■ **Required task 1**:
In the listing, rewrite the stretch from the line containing "Which one is elevated" through the end, including the requests. Multiply every coordinate in the answers by 1.45 and round to whole numbers, with halves rounded up.

■ **Text extract**:
'''
What to do?
dstaples at livingston.net
Fri Aug 21 09:09:53 EST 1998
> Been reading in the background for a few days to get the
> feel of this newsgroup. It appears to be pretty much on
> target with some spam, but several knowledgable folks
Being an old Mizzou boy, thought I would take a shot at answering some
of your questions.
> Which brings me to my question. My wife and I are tossing
> around the idea of buying some land (in southern Missouri)
> and planting some trees for our retirement. We're in our
> mid 30's now and hoping to retire around 60. Our questions
> 1. Is this approach (buy land, manage it loosely for ~20
> years, then harvest) financially sound? Would we do better
> by sticking our retirement $ in CDs or would the potential
> future timber sales offer a greater return?
Yes, financially sound in that you gain from growth, inflation, an ever
retreating land base, and from the pure pleasure of owning land. Timber
will remain to have value, some more than other species. The point is
that the land will dictate what your future income is going to be. Can
you get good bottom land that will grow high quality walnut, black
cherry, and other high value furniture hard woods? Or are you looking at
some of the rock bottom hard scrabble ozark land that raises thickets of
cedar, and little more?
'''
(Extracted data entries)
'''
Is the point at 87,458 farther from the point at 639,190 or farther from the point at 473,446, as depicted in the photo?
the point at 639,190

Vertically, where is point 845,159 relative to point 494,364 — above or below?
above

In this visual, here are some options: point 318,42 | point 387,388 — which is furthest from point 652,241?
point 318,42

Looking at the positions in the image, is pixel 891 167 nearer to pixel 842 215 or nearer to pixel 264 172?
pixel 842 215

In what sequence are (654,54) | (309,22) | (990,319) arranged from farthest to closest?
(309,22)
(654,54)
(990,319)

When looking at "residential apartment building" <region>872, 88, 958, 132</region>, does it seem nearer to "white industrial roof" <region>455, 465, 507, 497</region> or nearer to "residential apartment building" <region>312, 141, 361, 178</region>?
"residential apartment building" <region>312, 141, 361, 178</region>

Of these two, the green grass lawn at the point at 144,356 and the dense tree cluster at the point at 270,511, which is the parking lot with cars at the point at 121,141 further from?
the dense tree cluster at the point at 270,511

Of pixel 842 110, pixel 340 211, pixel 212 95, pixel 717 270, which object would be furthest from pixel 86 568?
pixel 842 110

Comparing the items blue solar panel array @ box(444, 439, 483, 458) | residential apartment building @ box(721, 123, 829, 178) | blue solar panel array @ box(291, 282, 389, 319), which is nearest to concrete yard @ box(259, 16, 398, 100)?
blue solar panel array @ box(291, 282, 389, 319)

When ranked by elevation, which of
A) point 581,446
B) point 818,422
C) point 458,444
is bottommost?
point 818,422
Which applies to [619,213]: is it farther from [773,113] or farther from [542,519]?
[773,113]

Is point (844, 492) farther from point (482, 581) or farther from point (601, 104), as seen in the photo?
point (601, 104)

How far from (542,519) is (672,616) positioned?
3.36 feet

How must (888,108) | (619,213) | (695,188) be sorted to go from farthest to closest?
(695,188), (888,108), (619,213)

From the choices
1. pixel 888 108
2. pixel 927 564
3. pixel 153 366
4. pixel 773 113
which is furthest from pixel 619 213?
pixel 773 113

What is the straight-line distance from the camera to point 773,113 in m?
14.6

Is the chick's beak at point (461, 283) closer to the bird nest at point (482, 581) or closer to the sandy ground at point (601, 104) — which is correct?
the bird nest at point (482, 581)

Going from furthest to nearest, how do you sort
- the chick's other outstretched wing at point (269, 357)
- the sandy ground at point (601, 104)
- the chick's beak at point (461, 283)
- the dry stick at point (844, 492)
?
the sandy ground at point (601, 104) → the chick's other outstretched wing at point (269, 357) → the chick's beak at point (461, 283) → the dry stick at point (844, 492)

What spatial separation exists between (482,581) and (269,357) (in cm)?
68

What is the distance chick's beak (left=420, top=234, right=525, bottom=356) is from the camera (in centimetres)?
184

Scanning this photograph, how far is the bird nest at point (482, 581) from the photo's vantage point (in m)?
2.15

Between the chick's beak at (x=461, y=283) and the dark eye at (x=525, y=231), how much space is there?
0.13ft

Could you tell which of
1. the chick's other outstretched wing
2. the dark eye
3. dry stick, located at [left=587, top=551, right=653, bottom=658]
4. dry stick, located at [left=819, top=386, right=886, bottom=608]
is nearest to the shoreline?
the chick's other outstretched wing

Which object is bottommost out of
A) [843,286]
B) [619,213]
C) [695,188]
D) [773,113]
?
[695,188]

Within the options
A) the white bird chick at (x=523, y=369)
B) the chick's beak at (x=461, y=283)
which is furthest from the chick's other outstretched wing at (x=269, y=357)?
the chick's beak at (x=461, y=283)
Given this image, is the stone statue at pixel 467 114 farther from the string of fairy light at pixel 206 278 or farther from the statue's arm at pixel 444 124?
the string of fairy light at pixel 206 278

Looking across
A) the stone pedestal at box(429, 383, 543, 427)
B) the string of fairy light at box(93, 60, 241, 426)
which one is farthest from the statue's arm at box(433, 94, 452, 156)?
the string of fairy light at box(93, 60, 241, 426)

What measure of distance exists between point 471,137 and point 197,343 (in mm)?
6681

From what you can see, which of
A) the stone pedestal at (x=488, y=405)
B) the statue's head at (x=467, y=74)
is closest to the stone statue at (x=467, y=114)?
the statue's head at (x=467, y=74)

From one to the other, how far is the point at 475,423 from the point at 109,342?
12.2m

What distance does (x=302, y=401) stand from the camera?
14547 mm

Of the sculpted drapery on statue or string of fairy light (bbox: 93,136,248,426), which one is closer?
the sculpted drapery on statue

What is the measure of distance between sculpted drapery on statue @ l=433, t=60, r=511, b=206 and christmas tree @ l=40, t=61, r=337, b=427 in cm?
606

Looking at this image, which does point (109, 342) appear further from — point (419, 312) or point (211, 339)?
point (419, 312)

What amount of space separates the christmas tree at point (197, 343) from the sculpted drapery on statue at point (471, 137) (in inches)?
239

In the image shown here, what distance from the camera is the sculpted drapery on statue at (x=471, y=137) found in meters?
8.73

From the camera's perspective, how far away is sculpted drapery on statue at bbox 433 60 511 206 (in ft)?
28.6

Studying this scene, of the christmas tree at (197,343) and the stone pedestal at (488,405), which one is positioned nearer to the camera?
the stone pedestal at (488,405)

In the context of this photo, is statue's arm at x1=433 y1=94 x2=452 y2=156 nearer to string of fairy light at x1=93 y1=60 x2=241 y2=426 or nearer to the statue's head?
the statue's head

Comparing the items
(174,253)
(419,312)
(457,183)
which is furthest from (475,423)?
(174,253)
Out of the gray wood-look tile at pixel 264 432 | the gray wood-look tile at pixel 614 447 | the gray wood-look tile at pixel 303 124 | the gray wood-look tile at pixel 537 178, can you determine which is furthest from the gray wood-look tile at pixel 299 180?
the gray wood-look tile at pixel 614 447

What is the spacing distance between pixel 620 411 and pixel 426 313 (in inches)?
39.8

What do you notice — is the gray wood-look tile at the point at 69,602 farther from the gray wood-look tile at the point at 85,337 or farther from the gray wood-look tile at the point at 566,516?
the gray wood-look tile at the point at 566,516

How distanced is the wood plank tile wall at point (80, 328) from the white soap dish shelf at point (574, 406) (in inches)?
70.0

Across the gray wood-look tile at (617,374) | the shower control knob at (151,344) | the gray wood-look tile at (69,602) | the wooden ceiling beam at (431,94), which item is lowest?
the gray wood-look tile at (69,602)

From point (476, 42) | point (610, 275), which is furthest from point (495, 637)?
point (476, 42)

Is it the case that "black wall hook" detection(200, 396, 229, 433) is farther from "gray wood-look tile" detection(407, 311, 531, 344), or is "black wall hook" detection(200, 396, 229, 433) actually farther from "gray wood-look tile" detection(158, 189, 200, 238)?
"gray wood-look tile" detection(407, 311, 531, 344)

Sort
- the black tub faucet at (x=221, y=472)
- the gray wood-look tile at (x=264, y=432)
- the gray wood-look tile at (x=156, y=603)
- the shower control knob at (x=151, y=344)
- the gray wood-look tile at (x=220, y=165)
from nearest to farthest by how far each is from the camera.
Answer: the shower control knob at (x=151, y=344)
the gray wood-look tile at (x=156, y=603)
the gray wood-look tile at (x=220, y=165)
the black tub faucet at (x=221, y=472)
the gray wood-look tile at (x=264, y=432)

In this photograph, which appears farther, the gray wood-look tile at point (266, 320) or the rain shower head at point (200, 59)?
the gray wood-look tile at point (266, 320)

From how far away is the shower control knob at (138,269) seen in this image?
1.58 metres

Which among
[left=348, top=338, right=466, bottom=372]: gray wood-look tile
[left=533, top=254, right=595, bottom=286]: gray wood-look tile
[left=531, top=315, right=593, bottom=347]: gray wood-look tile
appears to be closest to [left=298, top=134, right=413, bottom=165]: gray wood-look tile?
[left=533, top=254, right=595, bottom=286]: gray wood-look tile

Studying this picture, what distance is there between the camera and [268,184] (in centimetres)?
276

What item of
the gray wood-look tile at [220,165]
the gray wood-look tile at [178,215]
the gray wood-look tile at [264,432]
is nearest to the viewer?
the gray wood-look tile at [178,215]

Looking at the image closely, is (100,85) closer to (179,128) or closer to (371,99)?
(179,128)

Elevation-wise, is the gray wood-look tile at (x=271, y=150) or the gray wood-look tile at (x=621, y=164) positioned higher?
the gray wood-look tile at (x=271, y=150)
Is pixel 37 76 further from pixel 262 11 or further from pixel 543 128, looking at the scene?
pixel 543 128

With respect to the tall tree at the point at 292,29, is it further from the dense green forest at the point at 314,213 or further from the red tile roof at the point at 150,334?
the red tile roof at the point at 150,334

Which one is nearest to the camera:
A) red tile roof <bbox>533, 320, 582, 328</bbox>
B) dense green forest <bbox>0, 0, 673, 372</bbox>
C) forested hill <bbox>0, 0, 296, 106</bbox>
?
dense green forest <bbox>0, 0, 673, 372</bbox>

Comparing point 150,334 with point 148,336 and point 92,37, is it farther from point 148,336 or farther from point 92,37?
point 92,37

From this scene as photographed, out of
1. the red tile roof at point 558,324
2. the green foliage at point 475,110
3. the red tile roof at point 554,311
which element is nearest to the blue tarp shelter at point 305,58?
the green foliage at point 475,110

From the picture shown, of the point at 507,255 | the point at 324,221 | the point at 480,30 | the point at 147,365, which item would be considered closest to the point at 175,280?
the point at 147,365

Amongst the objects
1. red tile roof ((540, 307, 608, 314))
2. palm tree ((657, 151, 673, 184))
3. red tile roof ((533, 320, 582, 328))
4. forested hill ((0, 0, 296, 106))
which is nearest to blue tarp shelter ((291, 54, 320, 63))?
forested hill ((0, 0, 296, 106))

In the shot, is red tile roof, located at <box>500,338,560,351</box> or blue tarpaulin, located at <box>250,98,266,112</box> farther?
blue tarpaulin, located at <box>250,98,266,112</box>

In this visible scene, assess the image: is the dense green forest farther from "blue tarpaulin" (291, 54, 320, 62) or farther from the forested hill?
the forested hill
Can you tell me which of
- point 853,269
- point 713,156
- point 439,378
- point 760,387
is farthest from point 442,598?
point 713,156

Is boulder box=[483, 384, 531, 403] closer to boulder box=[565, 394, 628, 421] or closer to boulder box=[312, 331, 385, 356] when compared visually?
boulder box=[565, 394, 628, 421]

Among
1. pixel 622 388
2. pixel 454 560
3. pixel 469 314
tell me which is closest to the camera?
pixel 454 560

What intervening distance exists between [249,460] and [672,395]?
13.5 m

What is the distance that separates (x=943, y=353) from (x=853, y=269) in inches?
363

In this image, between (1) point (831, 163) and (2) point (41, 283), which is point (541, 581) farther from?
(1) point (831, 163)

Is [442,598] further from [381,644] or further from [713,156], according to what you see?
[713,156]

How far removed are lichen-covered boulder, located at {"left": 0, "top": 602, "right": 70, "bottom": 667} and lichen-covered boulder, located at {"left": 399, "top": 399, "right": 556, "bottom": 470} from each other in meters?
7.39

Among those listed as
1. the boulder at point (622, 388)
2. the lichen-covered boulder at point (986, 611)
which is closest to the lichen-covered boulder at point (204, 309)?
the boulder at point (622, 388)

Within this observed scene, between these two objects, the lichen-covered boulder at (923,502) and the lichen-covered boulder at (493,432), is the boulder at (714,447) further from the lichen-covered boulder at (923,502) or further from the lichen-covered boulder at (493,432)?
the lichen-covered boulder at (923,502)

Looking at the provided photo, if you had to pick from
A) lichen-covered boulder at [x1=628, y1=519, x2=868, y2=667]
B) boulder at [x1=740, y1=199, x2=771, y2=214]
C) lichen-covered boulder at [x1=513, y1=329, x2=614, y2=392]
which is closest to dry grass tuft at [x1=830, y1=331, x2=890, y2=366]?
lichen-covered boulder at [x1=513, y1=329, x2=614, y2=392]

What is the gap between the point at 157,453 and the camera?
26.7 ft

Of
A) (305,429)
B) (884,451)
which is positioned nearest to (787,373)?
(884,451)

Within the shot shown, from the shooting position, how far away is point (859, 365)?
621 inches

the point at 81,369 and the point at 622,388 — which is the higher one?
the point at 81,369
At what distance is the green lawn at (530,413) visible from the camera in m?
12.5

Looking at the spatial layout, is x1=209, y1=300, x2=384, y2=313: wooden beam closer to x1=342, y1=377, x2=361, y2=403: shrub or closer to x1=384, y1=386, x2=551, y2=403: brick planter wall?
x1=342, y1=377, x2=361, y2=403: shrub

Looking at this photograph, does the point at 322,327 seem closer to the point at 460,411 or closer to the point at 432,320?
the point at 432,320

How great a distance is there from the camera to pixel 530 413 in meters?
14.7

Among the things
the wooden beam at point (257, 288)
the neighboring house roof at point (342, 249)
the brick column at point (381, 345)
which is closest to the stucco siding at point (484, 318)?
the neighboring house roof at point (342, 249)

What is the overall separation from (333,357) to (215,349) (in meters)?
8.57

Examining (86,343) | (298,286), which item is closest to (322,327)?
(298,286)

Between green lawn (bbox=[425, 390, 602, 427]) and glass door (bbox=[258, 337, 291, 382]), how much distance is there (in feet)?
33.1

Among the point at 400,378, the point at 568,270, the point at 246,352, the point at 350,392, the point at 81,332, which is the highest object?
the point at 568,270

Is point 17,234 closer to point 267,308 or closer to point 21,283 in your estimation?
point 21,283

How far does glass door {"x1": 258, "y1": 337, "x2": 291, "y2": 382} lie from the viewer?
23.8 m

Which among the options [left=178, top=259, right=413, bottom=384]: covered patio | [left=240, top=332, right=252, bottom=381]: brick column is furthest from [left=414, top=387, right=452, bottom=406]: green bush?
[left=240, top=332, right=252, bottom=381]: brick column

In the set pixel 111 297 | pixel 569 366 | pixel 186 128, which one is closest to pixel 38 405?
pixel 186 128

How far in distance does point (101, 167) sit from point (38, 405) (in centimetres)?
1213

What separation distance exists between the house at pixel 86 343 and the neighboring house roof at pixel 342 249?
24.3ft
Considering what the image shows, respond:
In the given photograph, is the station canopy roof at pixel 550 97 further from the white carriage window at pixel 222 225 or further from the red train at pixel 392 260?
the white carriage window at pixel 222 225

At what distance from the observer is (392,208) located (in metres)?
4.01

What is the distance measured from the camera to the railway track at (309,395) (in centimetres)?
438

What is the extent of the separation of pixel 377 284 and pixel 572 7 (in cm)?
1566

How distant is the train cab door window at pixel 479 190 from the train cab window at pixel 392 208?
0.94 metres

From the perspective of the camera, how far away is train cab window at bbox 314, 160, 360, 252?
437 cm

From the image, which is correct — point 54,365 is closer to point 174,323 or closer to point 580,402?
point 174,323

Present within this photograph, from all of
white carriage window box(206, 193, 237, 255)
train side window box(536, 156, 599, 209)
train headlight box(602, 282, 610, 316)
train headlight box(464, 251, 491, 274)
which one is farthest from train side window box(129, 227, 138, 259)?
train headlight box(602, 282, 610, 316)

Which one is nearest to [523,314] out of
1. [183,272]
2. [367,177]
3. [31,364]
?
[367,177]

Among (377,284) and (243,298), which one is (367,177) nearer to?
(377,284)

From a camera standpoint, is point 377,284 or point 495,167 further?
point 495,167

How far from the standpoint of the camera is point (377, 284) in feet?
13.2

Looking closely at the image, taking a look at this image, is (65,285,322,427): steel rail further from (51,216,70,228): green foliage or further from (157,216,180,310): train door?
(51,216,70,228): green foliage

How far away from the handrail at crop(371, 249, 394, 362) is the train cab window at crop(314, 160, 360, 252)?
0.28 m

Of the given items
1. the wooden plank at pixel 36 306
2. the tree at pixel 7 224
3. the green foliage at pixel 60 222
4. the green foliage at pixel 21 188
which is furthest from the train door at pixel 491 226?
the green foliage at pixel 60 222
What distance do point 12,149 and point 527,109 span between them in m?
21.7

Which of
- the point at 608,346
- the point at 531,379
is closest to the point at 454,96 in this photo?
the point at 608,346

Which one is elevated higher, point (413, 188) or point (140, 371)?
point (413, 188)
'''
■ **Required task 2**:
In the newsgroup post, how old are the couple now, and at what age do they hope to retire?

■ **Finished answer 1**:
Which one is elevated higher, point (413, 188) or point (140, 371)?
point (599, 273)

■ **Finished answer 2**:
They are in their mid 30s and hope to retire around 60.